Word-for-word transcription: reproduce all of the data, but not the pictures.

********

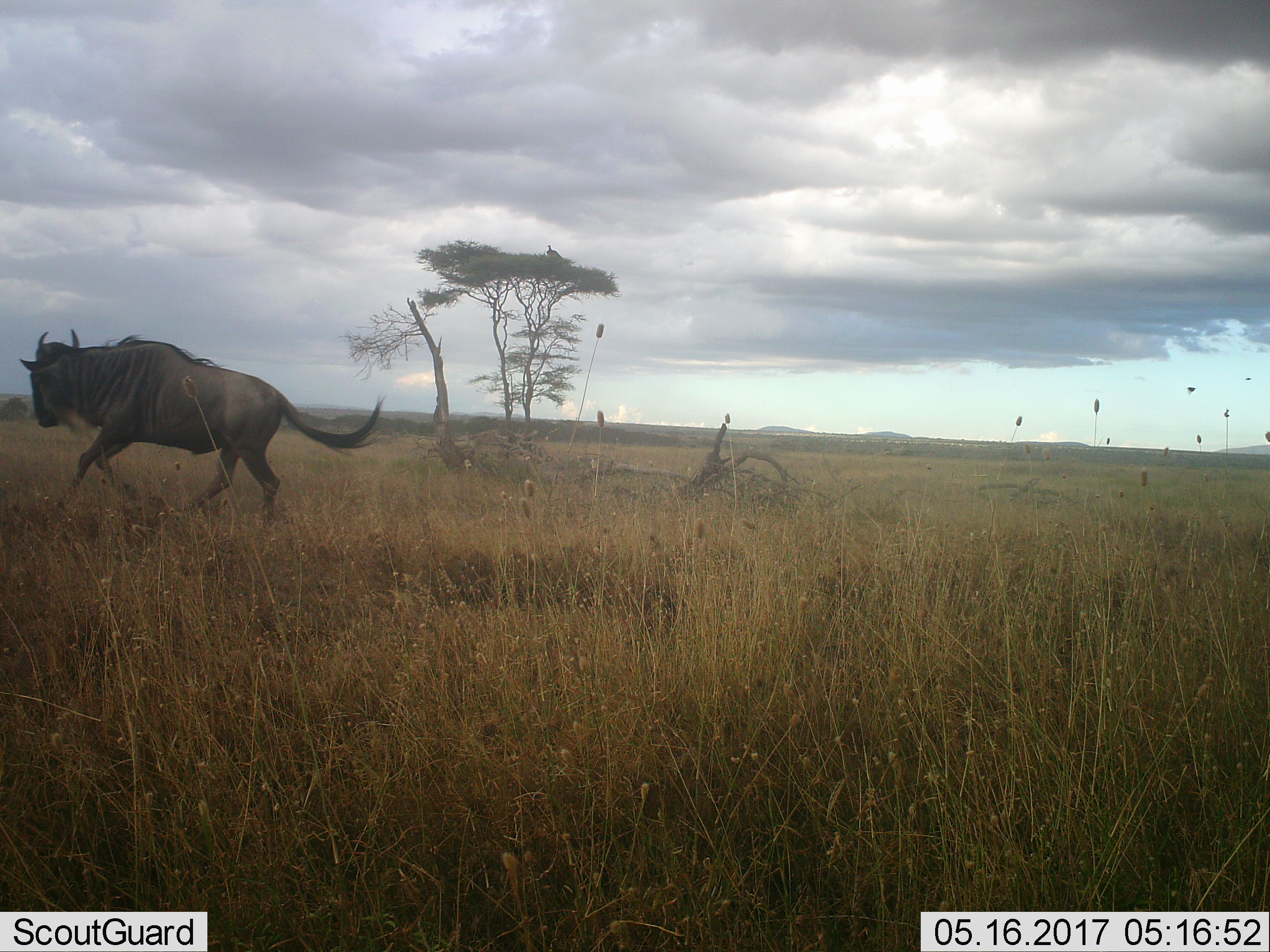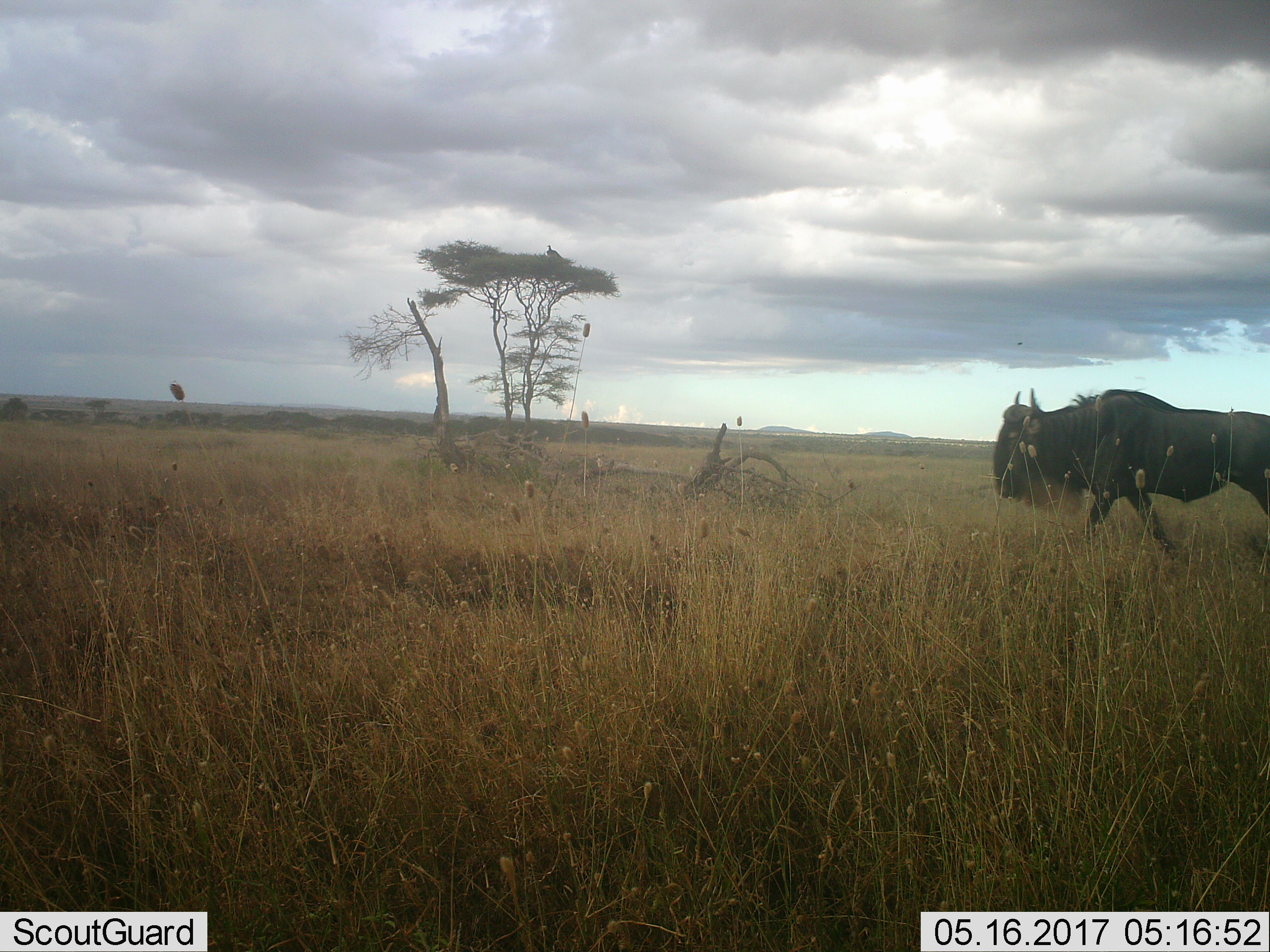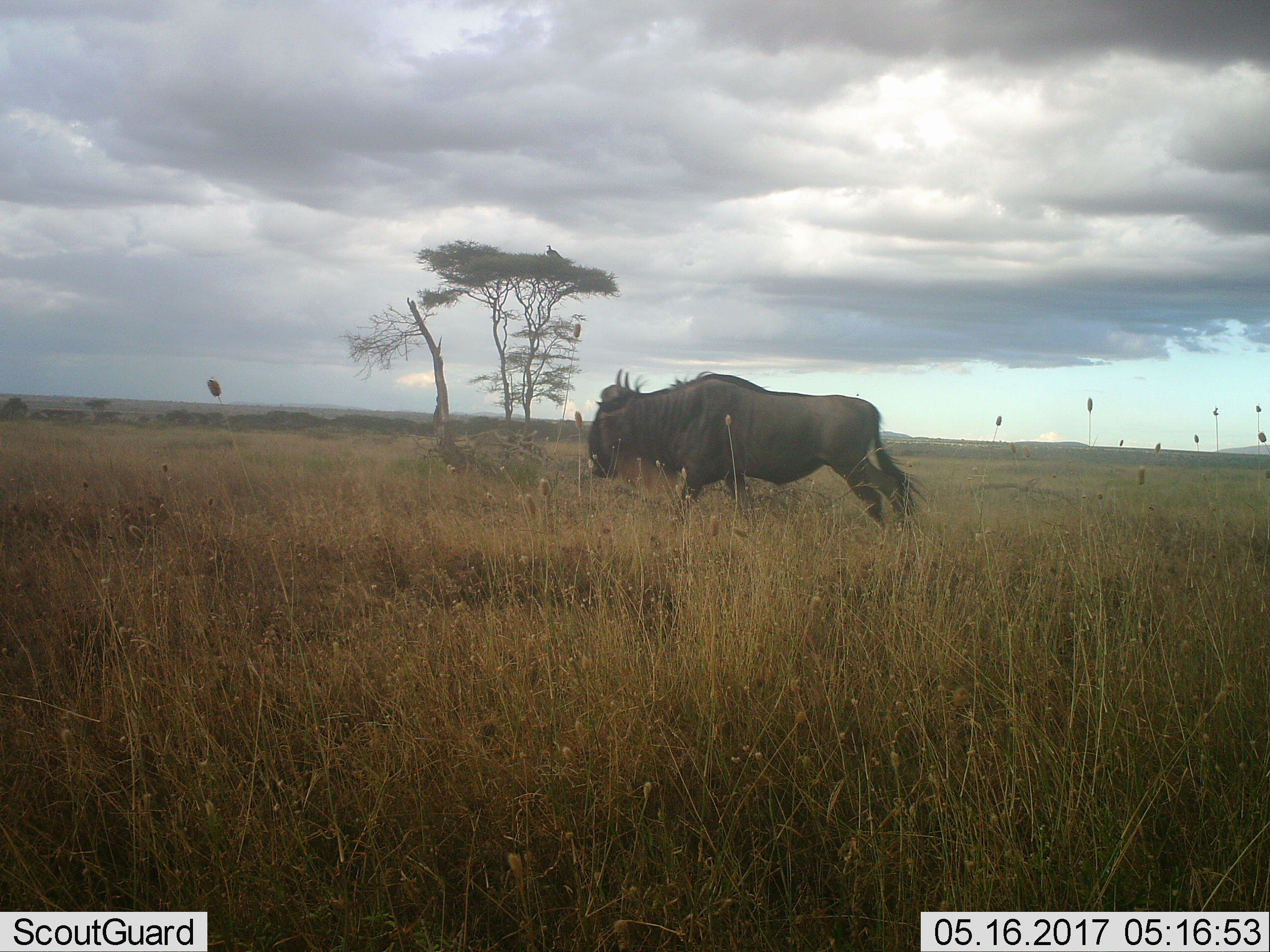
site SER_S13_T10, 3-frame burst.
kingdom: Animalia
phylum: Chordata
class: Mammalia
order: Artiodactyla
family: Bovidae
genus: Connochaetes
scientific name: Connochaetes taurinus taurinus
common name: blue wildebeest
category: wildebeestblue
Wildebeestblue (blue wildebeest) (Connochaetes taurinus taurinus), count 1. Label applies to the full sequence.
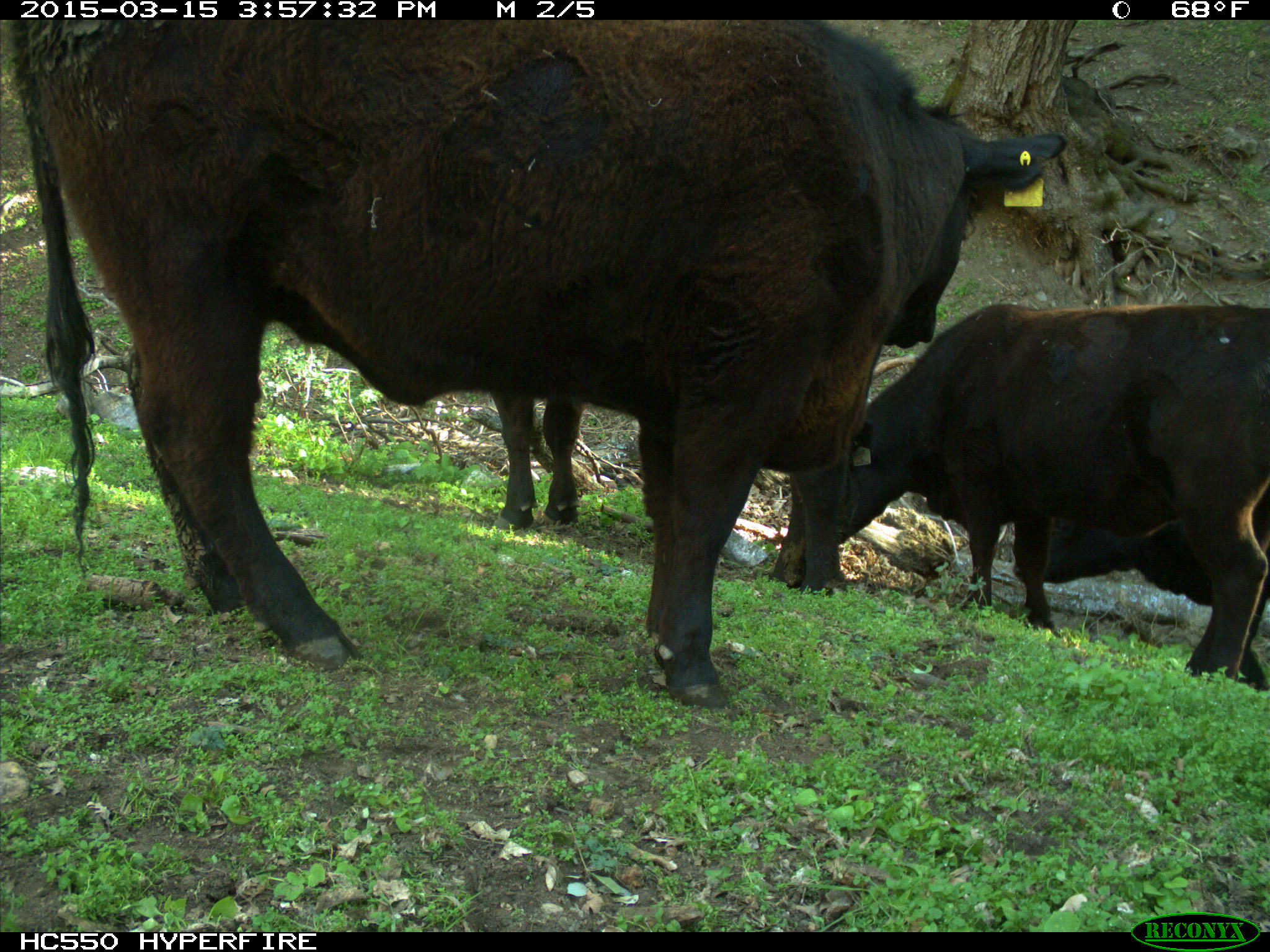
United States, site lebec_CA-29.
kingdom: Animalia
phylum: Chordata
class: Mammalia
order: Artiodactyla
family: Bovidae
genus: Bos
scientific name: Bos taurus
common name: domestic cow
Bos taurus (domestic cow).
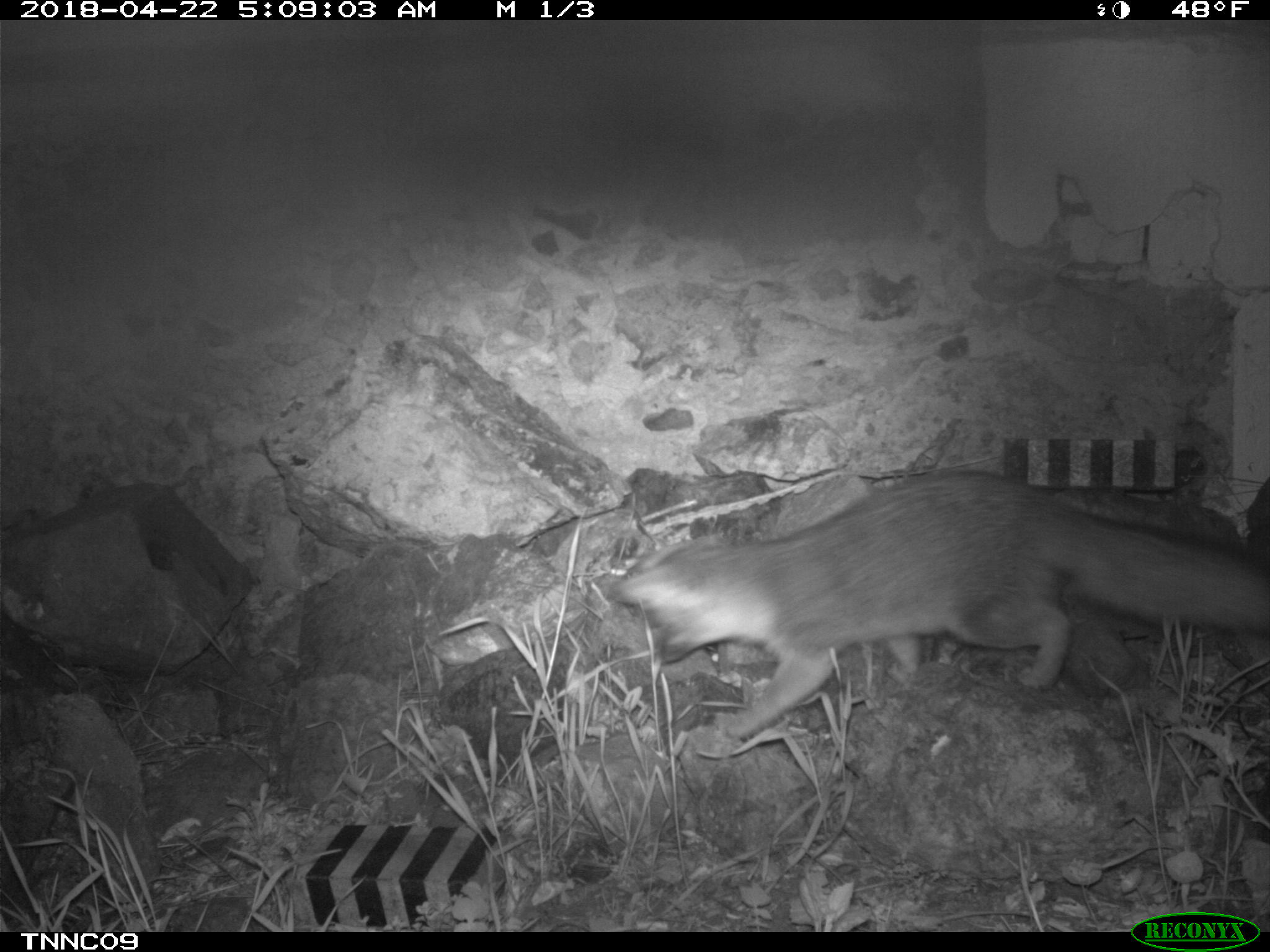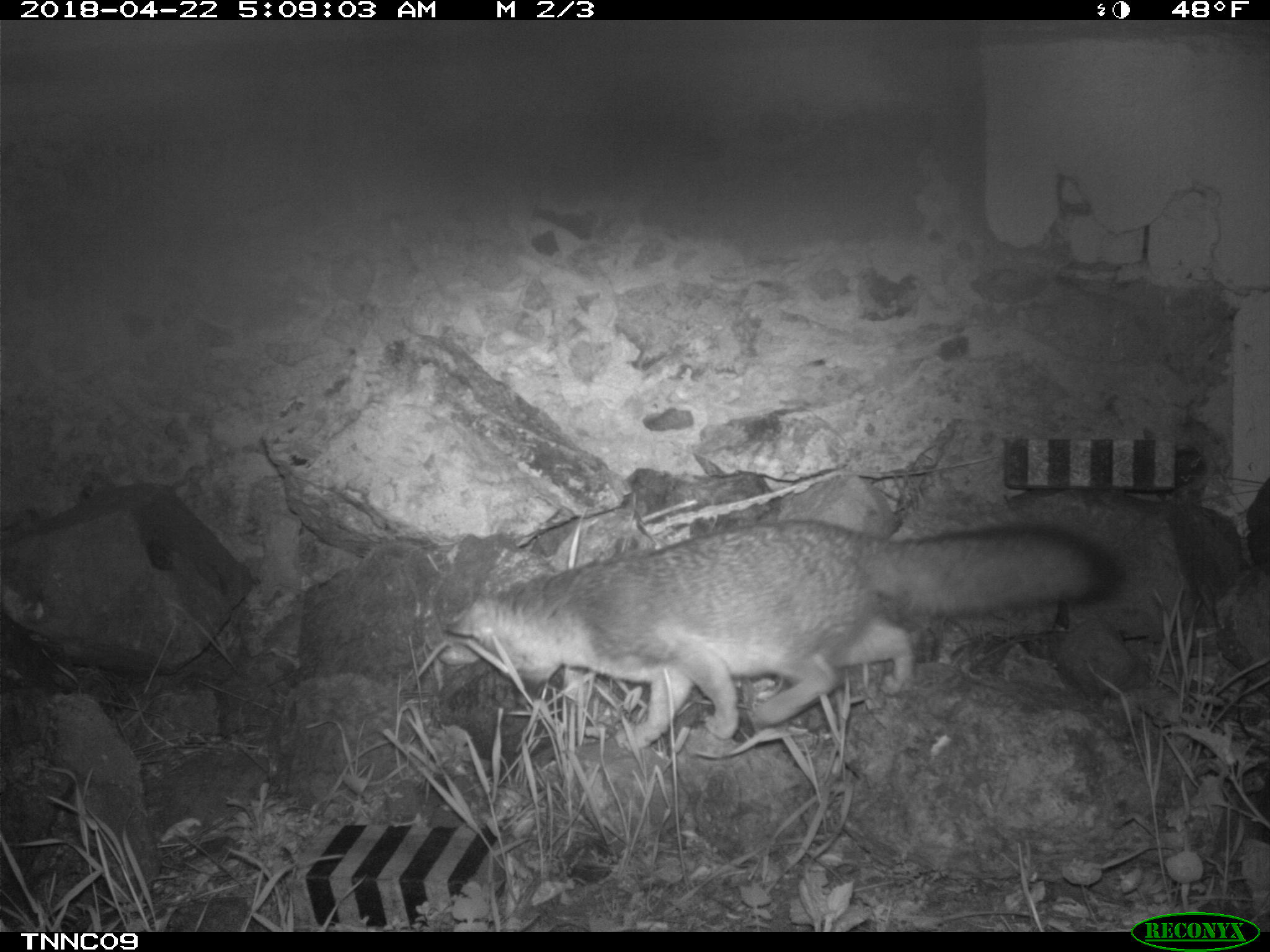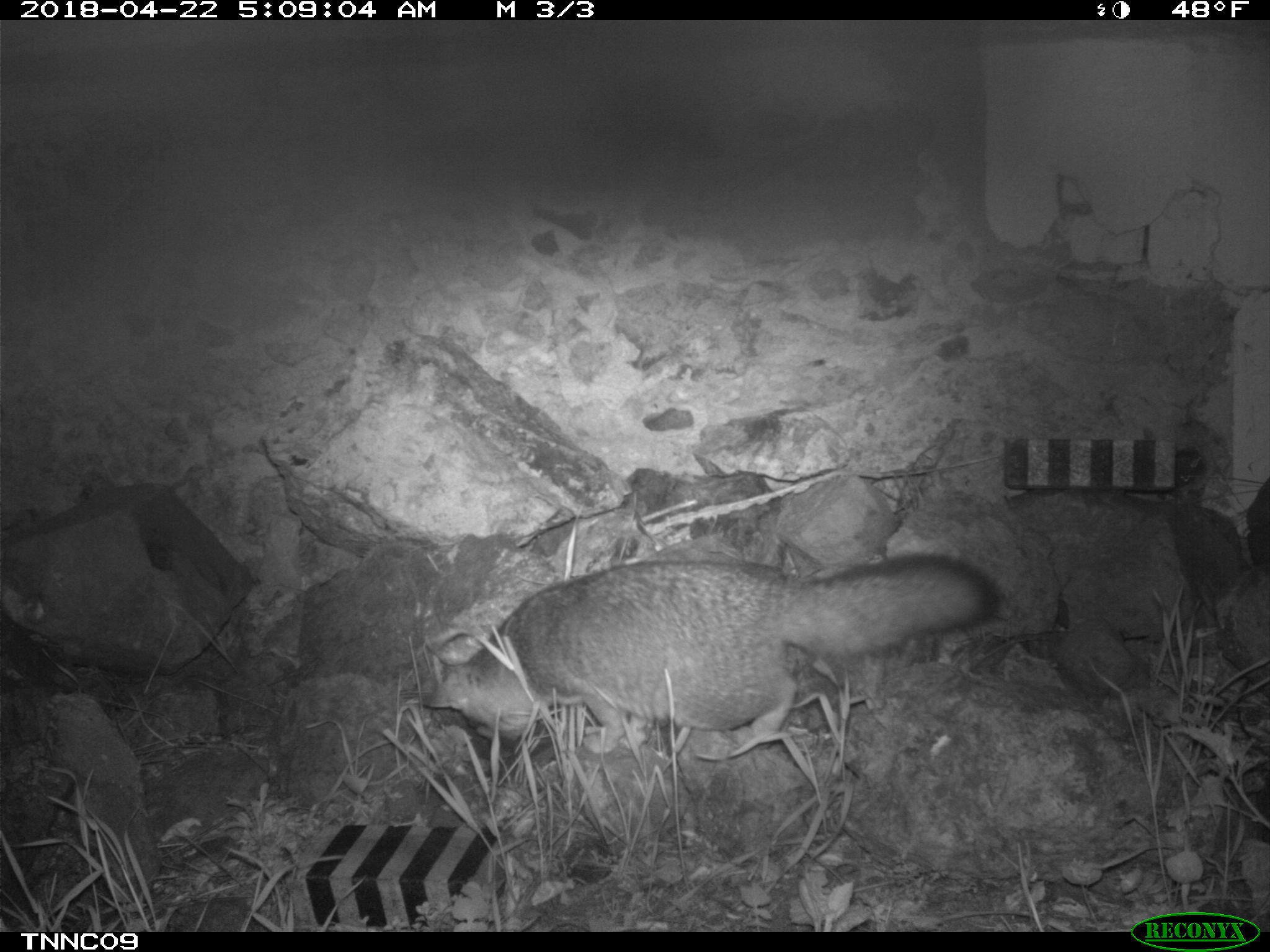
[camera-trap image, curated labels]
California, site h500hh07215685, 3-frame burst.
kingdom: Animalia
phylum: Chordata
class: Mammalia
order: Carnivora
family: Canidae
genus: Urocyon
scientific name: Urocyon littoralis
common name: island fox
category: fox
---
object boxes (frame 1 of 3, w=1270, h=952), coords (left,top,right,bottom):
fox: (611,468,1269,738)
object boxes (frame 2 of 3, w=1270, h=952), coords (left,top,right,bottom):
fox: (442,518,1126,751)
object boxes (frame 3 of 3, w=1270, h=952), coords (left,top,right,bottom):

********

**Final answer**
site SER_S13_T10, 3-frame burst.
kingdom: Animalia
phylum: Chordata
class: Mammalia
order: Artiodactyla
family: Bovidae
genus: Connochaetes
scientific name: Connochaetes taurinus taurinus
common name: blue wildebeest
category: wildebeestblue
Wildebeestblue (blue wildebeest) (Connochaetes taurinus taurinus), count 1. Label applies to the full sequence.
United States, site lebec_CA-29.
kingdom: Animalia
phylum: Chordata
class: Mammalia
order: Artiodactyla
family: Bovidae
genus: Bos
scientific name: Bos taurus
common name: domestic cow
Bos taurus (domestic cow).
[camera-trap image, curated labels]
California, site h500hh07215685, 3-frame burst.
kingdom: Animalia
phylum: Chordata
class: Mammalia
order: Carnivora
family: Canidae
genus: Urocyon
scientific name: Urocyon littoralis
common name: island fox
category: fox
---
object boxes (frame 1 of 3, w=1270, h=952), coords (left,top,right,bottom):
fox: (611,468,1269,738)
object boxes (frame 2 of 3, w=1270, h=952), coords (left,top,right,bottom):
fox: (442,518,1126,751)
object boxes (frame 3 of 3, w=1270, h=952), coords (left,top,right,bottom):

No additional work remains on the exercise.